New York Times' critic Christopher Isherwood, in his Best Theater picks for 2014, called Father Comes Home From the Wars, Parts 1, 2 & 3" the most audacious and exciting stage production of the year. It is the first third of an ambitious work that will ultimately consist of nine plays spanning more than a century and a half. Parks says that this production continues her long-standing relationship with the Public Theatre, which also staged her "Top Dog/Under Dog" which won the 2002 Pulitzer in drama.)

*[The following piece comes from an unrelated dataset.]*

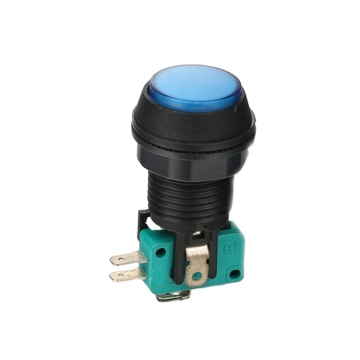 Top Head Micro Switch 10A 125/250VAC Push Button Switches de juego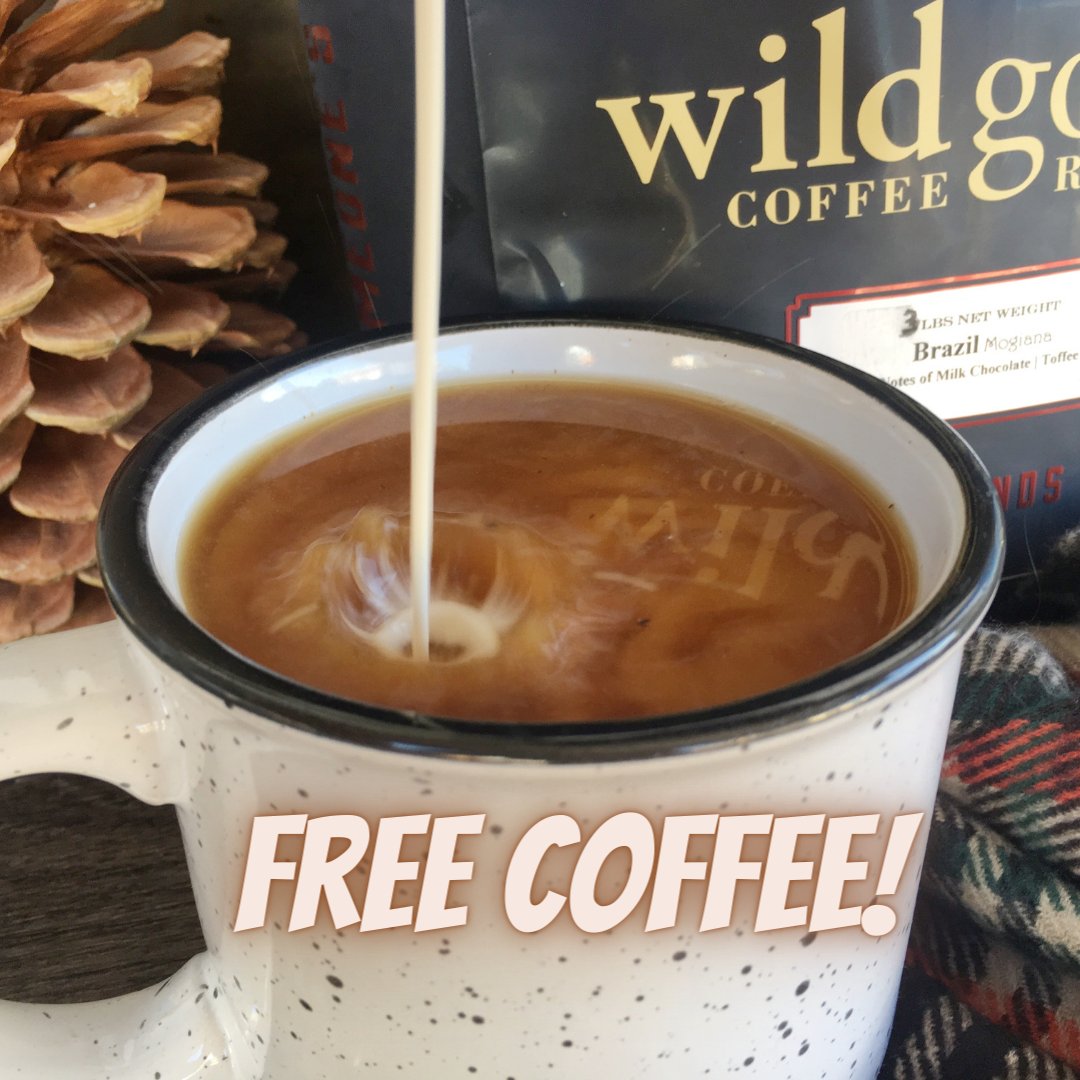TheLivingRoot's tweet image. The weather is cold &amp;amp; damp. Come and enjoy a free coffee to warm up! Purchase of ANY menu item is required and this offer is good today and tomorrow. Hint: our Wildgoose coffee pairs good with our muffins! #freecoffee #hotcoffee #bestmuffins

Parks has enjoyed a long relationship with ART, as well. Her "The American Play," written between 1990 and 1993, was staged at the Hasty Pudding Club stage as an ART production. It also takes place in the era of the Civil War's aftermath and revolves around an unnamed African-American gravedigger -- referred to as the "Foundling Father" -- who fame comes from his uncanny resemblance to Abraham Lincoln, which he puts to creative use by allowing customers to take the role of John Wilkes Booth and re-enact Lincoln's assassination. This excavation of history as imagined by Parks utilizes an actual hole in the ground. Parks says, however, that then, as well as now, her interest is not in presenting metaphors on stage, but "in telling a story.

"I have a story I want to tell," she said.

"'Father"' follows the fortunes of a slave who fights in the Civil War on the side of his master, a Confederate colonel. "This was the rare production in which text, design, acting and direction were all in consummate accord. I can't wait to see more," wrote Isherwood.

Parks herself enthuses about the show at ART. "It's a wonderful production."